— BEGIN Data listing —

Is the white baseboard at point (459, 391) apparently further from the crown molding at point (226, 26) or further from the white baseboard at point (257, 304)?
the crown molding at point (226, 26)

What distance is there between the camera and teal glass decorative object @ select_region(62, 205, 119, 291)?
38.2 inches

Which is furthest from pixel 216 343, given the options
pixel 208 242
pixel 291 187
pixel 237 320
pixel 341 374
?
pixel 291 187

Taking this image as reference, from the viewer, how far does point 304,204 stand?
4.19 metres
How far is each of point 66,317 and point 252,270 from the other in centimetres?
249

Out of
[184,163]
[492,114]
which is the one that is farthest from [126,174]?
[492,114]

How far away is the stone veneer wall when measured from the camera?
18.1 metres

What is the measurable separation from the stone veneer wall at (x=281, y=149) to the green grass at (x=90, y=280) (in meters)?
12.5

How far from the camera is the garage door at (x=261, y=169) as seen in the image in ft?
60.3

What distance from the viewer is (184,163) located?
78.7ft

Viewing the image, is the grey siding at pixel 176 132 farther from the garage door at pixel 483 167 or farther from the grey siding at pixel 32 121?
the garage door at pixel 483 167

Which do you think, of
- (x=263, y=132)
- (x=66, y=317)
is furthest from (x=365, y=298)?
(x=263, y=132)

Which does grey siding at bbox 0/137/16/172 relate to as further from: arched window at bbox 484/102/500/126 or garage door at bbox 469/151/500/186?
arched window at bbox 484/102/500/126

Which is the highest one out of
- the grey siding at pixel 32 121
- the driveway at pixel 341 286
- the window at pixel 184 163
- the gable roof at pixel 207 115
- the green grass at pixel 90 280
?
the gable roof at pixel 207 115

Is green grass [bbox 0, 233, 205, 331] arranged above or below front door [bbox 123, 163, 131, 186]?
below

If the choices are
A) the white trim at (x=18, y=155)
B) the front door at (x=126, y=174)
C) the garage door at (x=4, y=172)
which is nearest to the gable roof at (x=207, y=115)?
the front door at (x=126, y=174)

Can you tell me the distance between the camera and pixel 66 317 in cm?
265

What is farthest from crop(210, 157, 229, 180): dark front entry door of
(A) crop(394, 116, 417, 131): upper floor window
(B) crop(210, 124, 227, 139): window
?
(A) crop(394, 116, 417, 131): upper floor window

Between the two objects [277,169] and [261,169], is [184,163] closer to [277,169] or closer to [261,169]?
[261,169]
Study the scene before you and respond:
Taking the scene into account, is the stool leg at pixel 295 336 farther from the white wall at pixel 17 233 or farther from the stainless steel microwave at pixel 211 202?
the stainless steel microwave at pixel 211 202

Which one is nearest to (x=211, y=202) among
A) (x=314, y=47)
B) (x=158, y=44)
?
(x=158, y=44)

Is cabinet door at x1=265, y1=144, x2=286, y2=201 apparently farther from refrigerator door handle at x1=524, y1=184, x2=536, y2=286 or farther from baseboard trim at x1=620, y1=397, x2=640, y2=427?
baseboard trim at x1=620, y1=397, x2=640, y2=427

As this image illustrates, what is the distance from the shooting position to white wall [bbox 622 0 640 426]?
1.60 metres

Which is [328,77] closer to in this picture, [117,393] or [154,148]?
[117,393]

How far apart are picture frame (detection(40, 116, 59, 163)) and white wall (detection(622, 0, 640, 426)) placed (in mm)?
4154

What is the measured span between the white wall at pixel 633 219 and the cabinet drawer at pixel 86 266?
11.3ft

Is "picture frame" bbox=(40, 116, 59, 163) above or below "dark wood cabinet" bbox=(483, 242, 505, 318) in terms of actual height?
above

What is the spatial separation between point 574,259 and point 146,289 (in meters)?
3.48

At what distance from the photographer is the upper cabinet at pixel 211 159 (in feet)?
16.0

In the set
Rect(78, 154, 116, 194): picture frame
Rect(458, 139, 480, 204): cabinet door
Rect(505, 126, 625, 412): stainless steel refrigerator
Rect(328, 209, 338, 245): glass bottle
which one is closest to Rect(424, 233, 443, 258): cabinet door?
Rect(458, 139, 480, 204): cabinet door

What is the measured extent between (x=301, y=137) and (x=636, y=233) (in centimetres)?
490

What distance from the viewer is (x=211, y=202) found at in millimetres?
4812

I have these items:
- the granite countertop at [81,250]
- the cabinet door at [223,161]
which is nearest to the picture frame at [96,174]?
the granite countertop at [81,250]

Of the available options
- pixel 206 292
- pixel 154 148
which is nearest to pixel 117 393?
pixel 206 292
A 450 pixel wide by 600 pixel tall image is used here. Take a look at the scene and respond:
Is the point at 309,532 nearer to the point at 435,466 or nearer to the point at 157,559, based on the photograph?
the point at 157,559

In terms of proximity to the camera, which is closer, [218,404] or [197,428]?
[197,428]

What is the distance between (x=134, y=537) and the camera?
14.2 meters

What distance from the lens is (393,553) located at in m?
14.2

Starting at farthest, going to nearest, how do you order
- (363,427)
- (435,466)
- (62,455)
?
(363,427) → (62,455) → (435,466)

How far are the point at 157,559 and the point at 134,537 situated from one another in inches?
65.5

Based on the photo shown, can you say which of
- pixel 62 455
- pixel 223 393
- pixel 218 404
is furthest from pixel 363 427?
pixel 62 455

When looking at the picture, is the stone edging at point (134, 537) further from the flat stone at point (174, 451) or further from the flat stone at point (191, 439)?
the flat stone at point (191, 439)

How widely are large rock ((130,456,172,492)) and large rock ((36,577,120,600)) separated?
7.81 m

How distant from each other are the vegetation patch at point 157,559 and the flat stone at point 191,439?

— END Data listing —

• _What you are asked to do_
Return the line that contains "A 450 pixel" along with every line after it through the end of the entries, exactly, adding nothing.

• _Solved problem_
A 450 pixel wide by 600 pixel tall image is used here. Take a look at the scene and respond:
Is the point at 309,532 nearer to the point at 435,466 or nearer to the point at 157,559, based on the photograph?
the point at 157,559

In terms of proximity to the camera, which is closer, [218,404] or [197,428]?
[197,428]

What is the distance between (x=134, y=537) and the camera?
14.2 meters

What distance from the lens is (393,553) located at in m?
14.2

Starting at farthest, going to nearest, how do you order
- (363,427)
- (435,466)
- (62,455)
?
(363,427) → (62,455) → (435,466)

How far are the point at 157,559 and the point at 134,537 situated from one another in inches?
65.5

Based on the photo shown, can you say which of
- pixel 62 455
- pixel 223 393
- pixel 218 404
is furthest from pixel 363 427?
pixel 62 455

When looking at the picture, is the stone edging at point (134, 537) further from the flat stone at point (174, 451) or further from the flat stone at point (191, 439)?
the flat stone at point (191, 439)

How widely are large rock ((130,456,172,492)) and large rock ((36,577,120,600)) separated?
7.81 m

How distant from each other are the vegetation patch at point 157,559 and the flat stone at point 191,439?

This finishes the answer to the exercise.